Another in our series of new transcriptions of contemporary articles on the Leo Frank case.
August 1st, 1913
Dr. Claude A. Smith, the medical expert who made microscopic examinations of the blood-spotted chips chiseled from the floor of the pencil factory and of the bloody shirt discovered in Newt Lee’s home, was next called in.
He was asked by Solicitor Dorsey:
“What is your business?”
“I am city bacteriologist and chemist.”
He was handed the chips from the pencil factory flooring.
“Did you test these chips?”
“Yes. Some detectives brought me these specimens and asked me to examine them. They were considerably dirty and stained. On one of them I found blood corpuscles.”
“Was it human blood?”
“I don’t know.”
“Did you examine the bloody shirt?”
No Appearance of Being Worn.
“Yes. I inspected the spots. In the armpits of the garment I could find no odor or evidence that it had been worn since having been laundered last. Some spots were smeared on the inside, and had not penetrated to the outside. It was not soiled around the inner part of the collar-band, and had no appearance whatever of having been worn.”
Here counsel for the defense asked to have Dr.
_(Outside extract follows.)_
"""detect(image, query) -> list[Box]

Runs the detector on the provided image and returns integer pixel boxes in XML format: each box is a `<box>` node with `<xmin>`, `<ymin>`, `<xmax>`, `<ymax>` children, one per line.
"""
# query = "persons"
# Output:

Smith’s expression, “the shirt didn’t smell like a nigger,” ruled out. His objection was overruled.
“I know as much about ‘nigger’ smell as he does,” was Attorney Rosser’s retort.
Rosser took the witness here.
“If the shirt had had its tail crumpled up from natural position, it could have got blood on the inside, couldn’t it?”
“But, I don’t think it was that way.”
“If my shirt-tail was tuned up, I could get it soiled on the inside as well as outside, couldn’t I?”
“The shirt had the odor of blood on it when you first got it, didn’t it?”
“Then, wouldn’t the odor of blood have killed the odor of ‘nigger?’”
Witness and Counsel Tilt.
“Then, if a nigger had just put on his shirt and had taken it off in an instant, your nose would ‘get him?’”
“Have you ever smelled a negro, Mr. Rosser?”
“More than you ever smelled. I was smelling them before you were born.”
“Doctor, you say one of the chips had blood spots on it and another had none?”
“No; I could find none.”
“If there had been any blood, you’d have found it?”
“You couldn’t tell whether the blood was fresh or old?”
“How long could blood corpuscles—or whatever you call ’em—be discernible?”
“For considerable while—according altogether to circumstances.”
Solicitor Takes Witness.
Dorsey here began questioning.
“Explain to the jury, Dr. Smith, why the blood wasn’t put on the shirt-tail, as Mr. Rosser suggests.”
“A spot of blood is on the garment above the waist line, which was not tucked within the trousers.”
“Could the spot you found on the chip have come from paint?”
“What was it?”
What followed was a lengthy tilt between Dr. Smith and counsel for defense in an argument over the shirt. Following which he was called from the stand.